Of the total universe, approximately around 3,100 companies are included in SPARX data base which has been expanded by our analysts who have conducted thorough on-site research since 1989.
The core universe of about 400-500 names is comprised of securities that emerged from an intensive process that first begins with an analyst’s buy recommendation. Following this initial step, cross-sector research by multiple analysts, downside risk analysis and valuation attractiveness based on recent price performance as well as research meeting discussions are conducted.
The portfolio is constructed on a stock-by-stock basis using a bottom-up, fundamental approach.
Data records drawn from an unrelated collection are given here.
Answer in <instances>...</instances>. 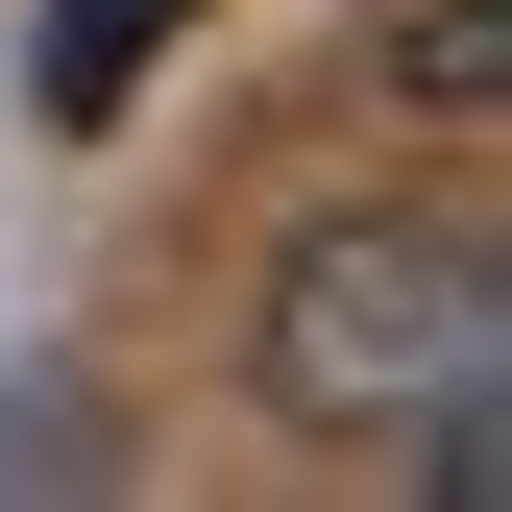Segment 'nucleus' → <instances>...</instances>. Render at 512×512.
<instances>
[{"label":"nucleus","mask_w":512,"mask_h":512,"mask_svg":"<svg viewBox=\"0 0 512 512\" xmlns=\"http://www.w3.org/2000/svg\"><path fill=\"white\" fill-rule=\"evenodd\" d=\"M171 25H196V0H49V49H25V98L74 122V147H98V122L147 98V49H171Z\"/></svg>","instance_id":"2"},{"label":"nucleus","mask_w":512,"mask_h":512,"mask_svg":"<svg viewBox=\"0 0 512 512\" xmlns=\"http://www.w3.org/2000/svg\"><path fill=\"white\" fill-rule=\"evenodd\" d=\"M512 366V293H488V220H317L269 269V415L317 439H415Z\"/></svg>","instance_id":"1"},{"label":"nucleus","mask_w":512,"mask_h":512,"mask_svg":"<svg viewBox=\"0 0 512 512\" xmlns=\"http://www.w3.org/2000/svg\"><path fill=\"white\" fill-rule=\"evenodd\" d=\"M391 98H415V122H488V98H512V25H488V0H439V25L391 49Z\"/></svg>","instance_id":"3"}]
</instances>
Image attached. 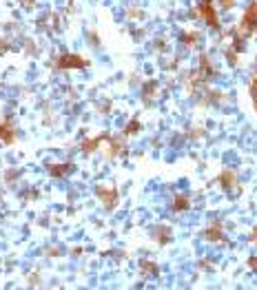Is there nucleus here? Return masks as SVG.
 Listing matches in <instances>:
<instances>
[{"mask_svg": "<svg viewBox=\"0 0 257 290\" xmlns=\"http://www.w3.org/2000/svg\"><path fill=\"white\" fill-rule=\"evenodd\" d=\"M200 16L206 20L211 27H217V16H215V9H213V3L211 0H202L200 3Z\"/></svg>", "mask_w": 257, "mask_h": 290, "instance_id": "obj_1", "label": "nucleus"}, {"mask_svg": "<svg viewBox=\"0 0 257 290\" xmlns=\"http://www.w3.org/2000/svg\"><path fill=\"white\" fill-rule=\"evenodd\" d=\"M87 60L84 58H80V56H64V58H60V62H58V67L60 69H80V67H87Z\"/></svg>", "mask_w": 257, "mask_h": 290, "instance_id": "obj_2", "label": "nucleus"}, {"mask_svg": "<svg viewBox=\"0 0 257 290\" xmlns=\"http://www.w3.org/2000/svg\"><path fill=\"white\" fill-rule=\"evenodd\" d=\"M244 25H248L250 29L257 27V3L248 7V12H246V16H244Z\"/></svg>", "mask_w": 257, "mask_h": 290, "instance_id": "obj_3", "label": "nucleus"}, {"mask_svg": "<svg viewBox=\"0 0 257 290\" xmlns=\"http://www.w3.org/2000/svg\"><path fill=\"white\" fill-rule=\"evenodd\" d=\"M219 182H222V184L226 186V189H233V186L237 184V177H235V173H231V171H226V173H222Z\"/></svg>", "mask_w": 257, "mask_h": 290, "instance_id": "obj_4", "label": "nucleus"}, {"mask_svg": "<svg viewBox=\"0 0 257 290\" xmlns=\"http://www.w3.org/2000/svg\"><path fill=\"white\" fill-rule=\"evenodd\" d=\"M100 197L106 202V204H115V191L113 189H100Z\"/></svg>", "mask_w": 257, "mask_h": 290, "instance_id": "obj_5", "label": "nucleus"}, {"mask_svg": "<svg viewBox=\"0 0 257 290\" xmlns=\"http://www.w3.org/2000/svg\"><path fill=\"white\" fill-rule=\"evenodd\" d=\"M0 137H3L5 142H14V131H12V128H9L7 124L0 126Z\"/></svg>", "mask_w": 257, "mask_h": 290, "instance_id": "obj_6", "label": "nucleus"}, {"mask_svg": "<svg viewBox=\"0 0 257 290\" xmlns=\"http://www.w3.org/2000/svg\"><path fill=\"white\" fill-rule=\"evenodd\" d=\"M71 171V164H64V166H51V173L53 175H67Z\"/></svg>", "mask_w": 257, "mask_h": 290, "instance_id": "obj_7", "label": "nucleus"}, {"mask_svg": "<svg viewBox=\"0 0 257 290\" xmlns=\"http://www.w3.org/2000/svg\"><path fill=\"white\" fill-rule=\"evenodd\" d=\"M206 237H208V239H222V228H219V226H213V228H208Z\"/></svg>", "mask_w": 257, "mask_h": 290, "instance_id": "obj_8", "label": "nucleus"}, {"mask_svg": "<svg viewBox=\"0 0 257 290\" xmlns=\"http://www.w3.org/2000/svg\"><path fill=\"white\" fill-rule=\"evenodd\" d=\"M95 147H98V139H87V144H84V153H91Z\"/></svg>", "mask_w": 257, "mask_h": 290, "instance_id": "obj_9", "label": "nucleus"}, {"mask_svg": "<svg viewBox=\"0 0 257 290\" xmlns=\"http://www.w3.org/2000/svg\"><path fill=\"white\" fill-rule=\"evenodd\" d=\"M175 206H178V208H189V200H186V197H178V200H175Z\"/></svg>", "mask_w": 257, "mask_h": 290, "instance_id": "obj_10", "label": "nucleus"}, {"mask_svg": "<svg viewBox=\"0 0 257 290\" xmlns=\"http://www.w3.org/2000/svg\"><path fill=\"white\" fill-rule=\"evenodd\" d=\"M250 93H253L255 98H257V76H255L253 80H250Z\"/></svg>", "mask_w": 257, "mask_h": 290, "instance_id": "obj_11", "label": "nucleus"}, {"mask_svg": "<svg viewBox=\"0 0 257 290\" xmlns=\"http://www.w3.org/2000/svg\"><path fill=\"white\" fill-rule=\"evenodd\" d=\"M138 128H140V124H138V122H131V126L126 128V133H136Z\"/></svg>", "mask_w": 257, "mask_h": 290, "instance_id": "obj_12", "label": "nucleus"}, {"mask_svg": "<svg viewBox=\"0 0 257 290\" xmlns=\"http://www.w3.org/2000/svg\"><path fill=\"white\" fill-rule=\"evenodd\" d=\"M248 266H250V268H253V270L257 272V257H253V259L248 261Z\"/></svg>", "mask_w": 257, "mask_h": 290, "instance_id": "obj_13", "label": "nucleus"}, {"mask_svg": "<svg viewBox=\"0 0 257 290\" xmlns=\"http://www.w3.org/2000/svg\"><path fill=\"white\" fill-rule=\"evenodd\" d=\"M250 239H253V241H255V244H257V228L253 230V237H250Z\"/></svg>", "mask_w": 257, "mask_h": 290, "instance_id": "obj_14", "label": "nucleus"}]
</instances>
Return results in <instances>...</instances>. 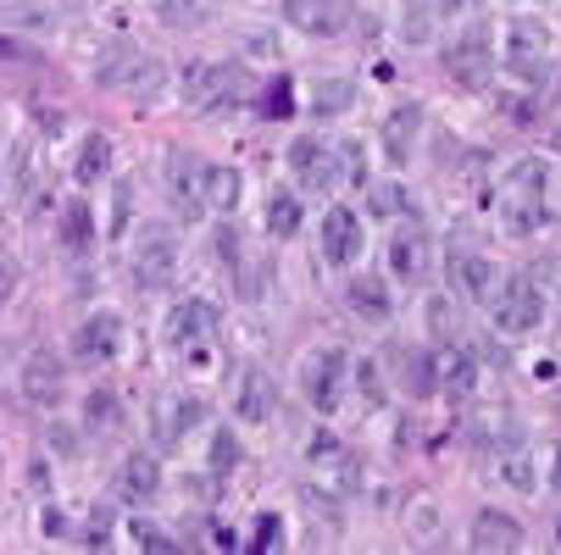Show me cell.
<instances>
[{
  "label": "cell",
  "instance_id": "cell-1",
  "mask_svg": "<svg viewBox=\"0 0 561 555\" xmlns=\"http://www.w3.org/2000/svg\"><path fill=\"white\" fill-rule=\"evenodd\" d=\"M545 184H550V173H545V162H534V155H523V162H512V173H506V184H501V222L512 228V233H539L545 228Z\"/></svg>",
  "mask_w": 561,
  "mask_h": 555
},
{
  "label": "cell",
  "instance_id": "cell-2",
  "mask_svg": "<svg viewBox=\"0 0 561 555\" xmlns=\"http://www.w3.org/2000/svg\"><path fill=\"white\" fill-rule=\"evenodd\" d=\"M445 78L456 90H484L495 78V28L484 18H472L467 28L450 34L445 45Z\"/></svg>",
  "mask_w": 561,
  "mask_h": 555
},
{
  "label": "cell",
  "instance_id": "cell-3",
  "mask_svg": "<svg viewBox=\"0 0 561 555\" xmlns=\"http://www.w3.org/2000/svg\"><path fill=\"white\" fill-rule=\"evenodd\" d=\"M501 61H506L512 78L545 90V78H550V28H545V18H512L506 39H501Z\"/></svg>",
  "mask_w": 561,
  "mask_h": 555
},
{
  "label": "cell",
  "instance_id": "cell-4",
  "mask_svg": "<svg viewBox=\"0 0 561 555\" xmlns=\"http://www.w3.org/2000/svg\"><path fill=\"white\" fill-rule=\"evenodd\" d=\"M490 311H495V328L501 334H534L545 323V289L528 273H512L506 284H495Z\"/></svg>",
  "mask_w": 561,
  "mask_h": 555
},
{
  "label": "cell",
  "instance_id": "cell-5",
  "mask_svg": "<svg viewBox=\"0 0 561 555\" xmlns=\"http://www.w3.org/2000/svg\"><path fill=\"white\" fill-rule=\"evenodd\" d=\"M206 167L211 162H201V155H190V150H168V162H162L168 200H173V211L184 222H201L211 211V200H206Z\"/></svg>",
  "mask_w": 561,
  "mask_h": 555
},
{
  "label": "cell",
  "instance_id": "cell-6",
  "mask_svg": "<svg viewBox=\"0 0 561 555\" xmlns=\"http://www.w3.org/2000/svg\"><path fill=\"white\" fill-rule=\"evenodd\" d=\"M289 173H295V184H300V189L329 195V189L345 178V155H340V144H329V139L300 134V139L289 144Z\"/></svg>",
  "mask_w": 561,
  "mask_h": 555
},
{
  "label": "cell",
  "instance_id": "cell-7",
  "mask_svg": "<svg viewBox=\"0 0 561 555\" xmlns=\"http://www.w3.org/2000/svg\"><path fill=\"white\" fill-rule=\"evenodd\" d=\"M345 378H351L345 350H334V345L311 350V356L300 361V394H306V406H311V412H334L340 394H345Z\"/></svg>",
  "mask_w": 561,
  "mask_h": 555
},
{
  "label": "cell",
  "instance_id": "cell-8",
  "mask_svg": "<svg viewBox=\"0 0 561 555\" xmlns=\"http://www.w3.org/2000/svg\"><path fill=\"white\" fill-rule=\"evenodd\" d=\"M162 84H168V67L156 61L150 50H128V56H117V61L101 67V90L128 95V101H150Z\"/></svg>",
  "mask_w": 561,
  "mask_h": 555
},
{
  "label": "cell",
  "instance_id": "cell-9",
  "mask_svg": "<svg viewBox=\"0 0 561 555\" xmlns=\"http://www.w3.org/2000/svg\"><path fill=\"white\" fill-rule=\"evenodd\" d=\"M128 267H134V284L139 289H168L173 273H179V240H173L168 228H145Z\"/></svg>",
  "mask_w": 561,
  "mask_h": 555
},
{
  "label": "cell",
  "instance_id": "cell-10",
  "mask_svg": "<svg viewBox=\"0 0 561 555\" xmlns=\"http://www.w3.org/2000/svg\"><path fill=\"white\" fill-rule=\"evenodd\" d=\"M389 273L400 284H428L434 273V240H428V228L423 222H407V228H394V240H389Z\"/></svg>",
  "mask_w": 561,
  "mask_h": 555
},
{
  "label": "cell",
  "instance_id": "cell-11",
  "mask_svg": "<svg viewBox=\"0 0 561 555\" xmlns=\"http://www.w3.org/2000/svg\"><path fill=\"white\" fill-rule=\"evenodd\" d=\"M123 339H128L123 316H117V311H95V316H84V323H78V334H72V356H78V361H90V367H106V361L123 356Z\"/></svg>",
  "mask_w": 561,
  "mask_h": 555
},
{
  "label": "cell",
  "instance_id": "cell-12",
  "mask_svg": "<svg viewBox=\"0 0 561 555\" xmlns=\"http://www.w3.org/2000/svg\"><path fill=\"white\" fill-rule=\"evenodd\" d=\"M233 67L228 61H184V78H179V90H184V101L190 106H222V101H233Z\"/></svg>",
  "mask_w": 561,
  "mask_h": 555
},
{
  "label": "cell",
  "instance_id": "cell-13",
  "mask_svg": "<svg viewBox=\"0 0 561 555\" xmlns=\"http://www.w3.org/2000/svg\"><path fill=\"white\" fill-rule=\"evenodd\" d=\"M211 334H217V311L206 300H179L162 323V339L173 350H201V345H211Z\"/></svg>",
  "mask_w": 561,
  "mask_h": 555
},
{
  "label": "cell",
  "instance_id": "cell-14",
  "mask_svg": "<svg viewBox=\"0 0 561 555\" xmlns=\"http://www.w3.org/2000/svg\"><path fill=\"white\" fill-rule=\"evenodd\" d=\"M362 251H367L362 211L334 206V211L323 217V256H329V267H351V262H362Z\"/></svg>",
  "mask_w": 561,
  "mask_h": 555
},
{
  "label": "cell",
  "instance_id": "cell-15",
  "mask_svg": "<svg viewBox=\"0 0 561 555\" xmlns=\"http://www.w3.org/2000/svg\"><path fill=\"white\" fill-rule=\"evenodd\" d=\"M467 544L478 550V555H506V550H523L528 544V533H523V522L512 517V511H478L472 517V533H467Z\"/></svg>",
  "mask_w": 561,
  "mask_h": 555
},
{
  "label": "cell",
  "instance_id": "cell-16",
  "mask_svg": "<svg viewBox=\"0 0 561 555\" xmlns=\"http://www.w3.org/2000/svg\"><path fill=\"white\" fill-rule=\"evenodd\" d=\"M417 134H423V106H417V101H400V106L383 112V155H389L394 167L412 162Z\"/></svg>",
  "mask_w": 561,
  "mask_h": 555
},
{
  "label": "cell",
  "instance_id": "cell-17",
  "mask_svg": "<svg viewBox=\"0 0 561 555\" xmlns=\"http://www.w3.org/2000/svg\"><path fill=\"white\" fill-rule=\"evenodd\" d=\"M450 289L472 305H490L495 300V262L478 256V251H456L450 256Z\"/></svg>",
  "mask_w": 561,
  "mask_h": 555
},
{
  "label": "cell",
  "instance_id": "cell-18",
  "mask_svg": "<svg viewBox=\"0 0 561 555\" xmlns=\"http://www.w3.org/2000/svg\"><path fill=\"white\" fill-rule=\"evenodd\" d=\"M23 401L28 406H56L61 401V389H67V367L50 356V350H34L28 361H23Z\"/></svg>",
  "mask_w": 561,
  "mask_h": 555
},
{
  "label": "cell",
  "instance_id": "cell-19",
  "mask_svg": "<svg viewBox=\"0 0 561 555\" xmlns=\"http://www.w3.org/2000/svg\"><path fill=\"white\" fill-rule=\"evenodd\" d=\"M117 495H123L128 506H145V500H156V495H162V461H156L150 450H134V455H123V466H117Z\"/></svg>",
  "mask_w": 561,
  "mask_h": 555
},
{
  "label": "cell",
  "instance_id": "cell-20",
  "mask_svg": "<svg viewBox=\"0 0 561 555\" xmlns=\"http://www.w3.org/2000/svg\"><path fill=\"white\" fill-rule=\"evenodd\" d=\"M284 18L311 39H334L345 34V0H284Z\"/></svg>",
  "mask_w": 561,
  "mask_h": 555
},
{
  "label": "cell",
  "instance_id": "cell-21",
  "mask_svg": "<svg viewBox=\"0 0 561 555\" xmlns=\"http://www.w3.org/2000/svg\"><path fill=\"white\" fill-rule=\"evenodd\" d=\"M233 406H239V417H245V423H273V417H278V383H273V372L245 367V378H239V394H233Z\"/></svg>",
  "mask_w": 561,
  "mask_h": 555
},
{
  "label": "cell",
  "instance_id": "cell-22",
  "mask_svg": "<svg viewBox=\"0 0 561 555\" xmlns=\"http://www.w3.org/2000/svg\"><path fill=\"white\" fill-rule=\"evenodd\" d=\"M434 367H439V394H450V401H467L478 389V356L467 345H439Z\"/></svg>",
  "mask_w": 561,
  "mask_h": 555
},
{
  "label": "cell",
  "instance_id": "cell-23",
  "mask_svg": "<svg viewBox=\"0 0 561 555\" xmlns=\"http://www.w3.org/2000/svg\"><path fill=\"white\" fill-rule=\"evenodd\" d=\"M206 423V406L195 394H179V401H162L156 406V444H179L184 433H195Z\"/></svg>",
  "mask_w": 561,
  "mask_h": 555
},
{
  "label": "cell",
  "instance_id": "cell-24",
  "mask_svg": "<svg viewBox=\"0 0 561 555\" xmlns=\"http://www.w3.org/2000/svg\"><path fill=\"white\" fill-rule=\"evenodd\" d=\"M56 233H61V245L72 256H90L95 251V206L90 200H67L56 211Z\"/></svg>",
  "mask_w": 561,
  "mask_h": 555
},
{
  "label": "cell",
  "instance_id": "cell-25",
  "mask_svg": "<svg viewBox=\"0 0 561 555\" xmlns=\"http://www.w3.org/2000/svg\"><path fill=\"white\" fill-rule=\"evenodd\" d=\"M394 372H400V389H407L412 401H428V394H439L434 350H400V356H394Z\"/></svg>",
  "mask_w": 561,
  "mask_h": 555
},
{
  "label": "cell",
  "instance_id": "cell-26",
  "mask_svg": "<svg viewBox=\"0 0 561 555\" xmlns=\"http://www.w3.org/2000/svg\"><path fill=\"white\" fill-rule=\"evenodd\" d=\"M345 300H351V311L362 316V323H389V316H394V300H389V284H383V278H373V273H362V278H351V289H345Z\"/></svg>",
  "mask_w": 561,
  "mask_h": 555
},
{
  "label": "cell",
  "instance_id": "cell-27",
  "mask_svg": "<svg viewBox=\"0 0 561 555\" xmlns=\"http://www.w3.org/2000/svg\"><path fill=\"white\" fill-rule=\"evenodd\" d=\"M112 173V139L106 134H84L78 139V155H72V178L78 184H101Z\"/></svg>",
  "mask_w": 561,
  "mask_h": 555
},
{
  "label": "cell",
  "instance_id": "cell-28",
  "mask_svg": "<svg viewBox=\"0 0 561 555\" xmlns=\"http://www.w3.org/2000/svg\"><path fill=\"white\" fill-rule=\"evenodd\" d=\"M300 195H289V189H273L267 195V211H262V222H267V233H273V240H295V233H300Z\"/></svg>",
  "mask_w": 561,
  "mask_h": 555
},
{
  "label": "cell",
  "instance_id": "cell-29",
  "mask_svg": "<svg viewBox=\"0 0 561 555\" xmlns=\"http://www.w3.org/2000/svg\"><path fill=\"white\" fill-rule=\"evenodd\" d=\"M217 7H222V0H162L156 12H162V23H168V28L190 34V28H201V23H206Z\"/></svg>",
  "mask_w": 561,
  "mask_h": 555
},
{
  "label": "cell",
  "instance_id": "cell-30",
  "mask_svg": "<svg viewBox=\"0 0 561 555\" xmlns=\"http://www.w3.org/2000/svg\"><path fill=\"white\" fill-rule=\"evenodd\" d=\"M400 39L407 45L434 39V0H400Z\"/></svg>",
  "mask_w": 561,
  "mask_h": 555
},
{
  "label": "cell",
  "instance_id": "cell-31",
  "mask_svg": "<svg viewBox=\"0 0 561 555\" xmlns=\"http://www.w3.org/2000/svg\"><path fill=\"white\" fill-rule=\"evenodd\" d=\"M495 472H501V484L517 489V495H534V489H539V484H534V461H528V450H506V455H495Z\"/></svg>",
  "mask_w": 561,
  "mask_h": 555
},
{
  "label": "cell",
  "instance_id": "cell-32",
  "mask_svg": "<svg viewBox=\"0 0 561 555\" xmlns=\"http://www.w3.org/2000/svg\"><path fill=\"white\" fill-rule=\"evenodd\" d=\"M407 522H412V539H417V544H434V539H439V522H445V517H439V500H434V495L407 500Z\"/></svg>",
  "mask_w": 561,
  "mask_h": 555
},
{
  "label": "cell",
  "instance_id": "cell-33",
  "mask_svg": "<svg viewBox=\"0 0 561 555\" xmlns=\"http://www.w3.org/2000/svg\"><path fill=\"white\" fill-rule=\"evenodd\" d=\"M0 23H7V34H34V28H45L50 23V12L45 7H34V0H0Z\"/></svg>",
  "mask_w": 561,
  "mask_h": 555
},
{
  "label": "cell",
  "instance_id": "cell-34",
  "mask_svg": "<svg viewBox=\"0 0 561 555\" xmlns=\"http://www.w3.org/2000/svg\"><path fill=\"white\" fill-rule=\"evenodd\" d=\"M206 200H211V211H233V200H239V173L222 167V162H211V167H206Z\"/></svg>",
  "mask_w": 561,
  "mask_h": 555
},
{
  "label": "cell",
  "instance_id": "cell-35",
  "mask_svg": "<svg viewBox=\"0 0 561 555\" xmlns=\"http://www.w3.org/2000/svg\"><path fill=\"white\" fill-rule=\"evenodd\" d=\"M117 417H123V406H117V394H112V389H95L90 401H84V423H90L95 433L117 428Z\"/></svg>",
  "mask_w": 561,
  "mask_h": 555
},
{
  "label": "cell",
  "instance_id": "cell-36",
  "mask_svg": "<svg viewBox=\"0 0 561 555\" xmlns=\"http://www.w3.org/2000/svg\"><path fill=\"white\" fill-rule=\"evenodd\" d=\"M128 539H134V550H150V555H179V539H168L156 522H128Z\"/></svg>",
  "mask_w": 561,
  "mask_h": 555
},
{
  "label": "cell",
  "instance_id": "cell-37",
  "mask_svg": "<svg viewBox=\"0 0 561 555\" xmlns=\"http://www.w3.org/2000/svg\"><path fill=\"white\" fill-rule=\"evenodd\" d=\"M373 211L378 217H400V211H412V189L407 184H373Z\"/></svg>",
  "mask_w": 561,
  "mask_h": 555
},
{
  "label": "cell",
  "instance_id": "cell-38",
  "mask_svg": "<svg viewBox=\"0 0 561 555\" xmlns=\"http://www.w3.org/2000/svg\"><path fill=\"white\" fill-rule=\"evenodd\" d=\"M428 334H434V345H450L461 334V316L450 311V300H428Z\"/></svg>",
  "mask_w": 561,
  "mask_h": 555
},
{
  "label": "cell",
  "instance_id": "cell-39",
  "mask_svg": "<svg viewBox=\"0 0 561 555\" xmlns=\"http://www.w3.org/2000/svg\"><path fill=\"white\" fill-rule=\"evenodd\" d=\"M262 112H267L273 123H284V117L295 112V84H289V78H273V84L262 90Z\"/></svg>",
  "mask_w": 561,
  "mask_h": 555
},
{
  "label": "cell",
  "instance_id": "cell-40",
  "mask_svg": "<svg viewBox=\"0 0 561 555\" xmlns=\"http://www.w3.org/2000/svg\"><path fill=\"white\" fill-rule=\"evenodd\" d=\"M251 550H256V555H267V550H284V517H278V511H262V517H256Z\"/></svg>",
  "mask_w": 561,
  "mask_h": 555
},
{
  "label": "cell",
  "instance_id": "cell-41",
  "mask_svg": "<svg viewBox=\"0 0 561 555\" xmlns=\"http://www.w3.org/2000/svg\"><path fill=\"white\" fill-rule=\"evenodd\" d=\"M351 78H329V84L323 90H317V117H334V112H345L351 106Z\"/></svg>",
  "mask_w": 561,
  "mask_h": 555
},
{
  "label": "cell",
  "instance_id": "cell-42",
  "mask_svg": "<svg viewBox=\"0 0 561 555\" xmlns=\"http://www.w3.org/2000/svg\"><path fill=\"white\" fill-rule=\"evenodd\" d=\"M306 461H311V466H329V461H345V444H340L334 433H317V439L306 444Z\"/></svg>",
  "mask_w": 561,
  "mask_h": 555
},
{
  "label": "cell",
  "instance_id": "cell-43",
  "mask_svg": "<svg viewBox=\"0 0 561 555\" xmlns=\"http://www.w3.org/2000/svg\"><path fill=\"white\" fill-rule=\"evenodd\" d=\"M228 466H239V439L222 428V433H211V472H228Z\"/></svg>",
  "mask_w": 561,
  "mask_h": 555
},
{
  "label": "cell",
  "instance_id": "cell-44",
  "mask_svg": "<svg viewBox=\"0 0 561 555\" xmlns=\"http://www.w3.org/2000/svg\"><path fill=\"white\" fill-rule=\"evenodd\" d=\"M128 211H134V184H117V195H112V233H128Z\"/></svg>",
  "mask_w": 561,
  "mask_h": 555
},
{
  "label": "cell",
  "instance_id": "cell-45",
  "mask_svg": "<svg viewBox=\"0 0 561 555\" xmlns=\"http://www.w3.org/2000/svg\"><path fill=\"white\" fill-rule=\"evenodd\" d=\"M356 383H362V394H367L373 406L383 401V378H378V361H362V367H356Z\"/></svg>",
  "mask_w": 561,
  "mask_h": 555
},
{
  "label": "cell",
  "instance_id": "cell-46",
  "mask_svg": "<svg viewBox=\"0 0 561 555\" xmlns=\"http://www.w3.org/2000/svg\"><path fill=\"white\" fill-rule=\"evenodd\" d=\"M217 262H222V267L239 262V233H233V228H217Z\"/></svg>",
  "mask_w": 561,
  "mask_h": 555
},
{
  "label": "cell",
  "instance_id": "cell-47",
  "mask_svg": "<svg viewBox=\"0 0 561 555\" xmlns=\"http://www.w3.org/2000/svg\"><path fill=\"white\" fill-rule=\"evenodd\" d=\"M0 61H34V50L23 39H12V34H0Z\"/></svg>",
  "mask_w": 561,
  "mask_h": 555
},
{
  "label": "cell",
  "instance_id": "cell-48",
  "mask_svg": "<svg viewBox=\"0 0 561 555\" xmlns=\"http://www.w3.org/2000/svg\"><path fill=\"white\" fill-rule=\"evenodd\" d=\"M39 528H45L50 539H61V533H67V517H61L56 506H45V511H39Z\"/></svg>",
  "mask_w": 561,
  "mask_h": 555
},
{
  "label": "cell",
  "instance_id": "cell-49",
  "mask_svg": "<svg viewBox=\"0 0 561 555\" xmlns=\"http://www.w3.org/2000/svg\"><path fill=\"white\" fill-rule=\"evenodd\" d=\"M12 289H18V273H12V262H7V256H0V305L12 300Z\"/></svg>",
  "mask_w": 561,
  "mask_h": 555
},
{
  "label": "cell",
  "instance_id": "cell-50",
  "mask_svg": "<svg viewBox=\"0 0 561 555\" xmlns=\"http://www.w3.org/2000/svg\"><path fill=\"white\" fill-rule=\"evenodd\" d=\"M434 12H445V18H456V12H467V0H434Z\"/></svg>",
  "mask_w": 561,
  "mask_h": 555
},
{
  "label": "cell",
  "instance_id": "cell-51",
  "mask_svg": "<svg viewBox=\"0 0 561 555\" xmlns=\"http://www.w3.org/2000/svg\"><path fill=\"white\" fill-rule=\"evenodd\" d=\"M550 484H556V495H561V450H556V478H550Z\"/></svg>",
  "mask_w": 561,
  "mask_h": 555
},
{
  "label": "cell",
  "instance_id": "cell-52",
  "mask_svg": "<svg viewBox=\"0 0 561 555\" xmlns=\"http://www.w3.org/2000/svg\"><path fill=\"white\" fill-rule=\"evenodd\" d=\"M556 150H561V123H556Z\"/></svg>",
  "mask_w": 561,
  "mask_h": 555
},
{
  "label": "cell",
  "instance_id": "cell-53",
  "mask_svg": "<svg viewBox=\"0 0 561 555\" xmlns=\"http://www.w3.org/2000/svg\"><path fill=\"white\" fill-rule=\"evenodd\" d=\"M556 544H561V522H556Z\"/></svg>",
  "mask_w": 561,
  "mask_h": 555
}]
</instances>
As a result, a position’s weight relative to its benchmark weight is not a significant consideration in the portfolio construction process. Portfolio construction is unconfined to benchmark or tracking error. Furthermore, the strategy does not limit the percentage of assets invested in any particular industry or sector.
The buy process begins with identifying a value gap between a company’s intrinsic value and its stock price. Next, a catalyst must be identified to narrow this gap. If these two steps are completed, we then consider the target investment´s liquidity risk as well as the current market environment prior to purchasing the security. Weight assignment to each name is primarily a function of potential upside, probability of achieving that upside, liquidity and the time horizon required.
Sell decisions are made when either of the following events occur: 1) the stock price appreciates to a level that we consider is significantly (or irrationally) higher than our assessment of the company´s intrinsic value, 2) the company´s business suffers from secular defects so that the durable competitive advantage is no longer warranted, 3) when we discover a new buy candidate whose risk/return profile is deemed attractive relative to our portfolio holdings. There is no “stop loss“ rule.
Tadahiro Fujimura: "We believe there is an increasing possibility that Japan Inc.´s fiscal first-half earnings may not improve. However, in our view, the good news is that a recovery in production and reconstruction demand will support the economy from the second half of this fiscal year. We know there will be numerous problems in Japan in the mid-term. However, with the resignation of Japanese Prime Minister Naoto Kan, we expect smooth passage of the reconstruction bills in a divided Diet which will hopefully help boost reconstruction demand in the short-term.
In our view, it is difficult to foresee an improvement in the Japanese equity market until October when interim corporate earnings are released. However, we expect to see an upward trend in the stock market towards the end of the year 2011 on expectations for a recovery in Japan and monetary easing in the U.S. and China.
Therefore, we believe now is the time to make changes to our portfolio and increase our exposure to those firms that are likely to see a sharp increase in their share prices with the potential uptick in the market towards year end. Based on this view, we believe now is a good opportunity to invest in semiconductor-related names and auto-related companies whose share prices have fallen sharply in the last few months. We also intend to increase our exposure to construction firms and raw-material-linked names that are tied to a pick up in reconstruction demand. We will also continue to invest in small cap names with low price-to-book valuations."